Quarlls, Caroline (1824-1892) | Wisconsin Historical Society

Historical Essay

Quarlls, Caroline (1824-1892)

Fugitive Slave

Quarlls, Caroline (1824-1892) | Wisconsin Historical Society
Mrs. Caroline Quarlls Watkins
b. 1824
d. 1892

Caroline Quarlls was the first fugitive slave conducted through Wisconsin's underground railroad network to freedom. With a gift of $100 from her grandmother, a free woman, Quarlls left her master's home in St.

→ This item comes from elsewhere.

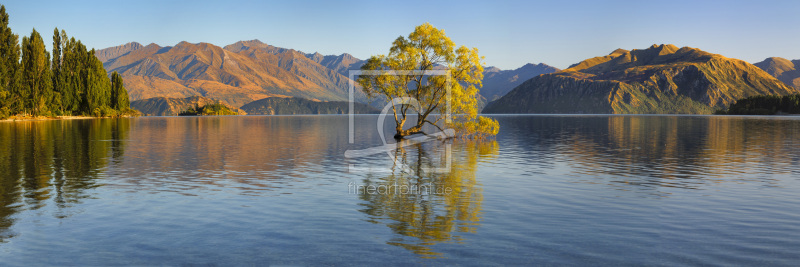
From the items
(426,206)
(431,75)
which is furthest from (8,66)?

Louis on July 4, 1842. She travelled by steamboat to Alton, Illinois, and then by stagecoach to Milwaukee, where she arrived in early August, 1842. Pursued by agents of her owner, she was hidden by a series of sympathetic abolitionists in Milwaukee, Pewaukee, Waukesha and Spring Prairie. In early September, Lyman Goodnow of Waukesha agreed to escort her around Chicago and across Indiana and Michigan to Detroit, where she crossed safely to freedom in Canada. She learned to read, married a man named Watkins and lived near Sandwich (modern Windsor), across from Detroit, until her death around 1892.

Davidson, J. N. Negro slavery in Wisconsin and the underground railroad. (Milwaukee, 1897); Goodnow, Lyman. "Recollections of Lyman Goodnow." Manuscript in the Milwaukee Area Research Center (Milwaukee SC 19).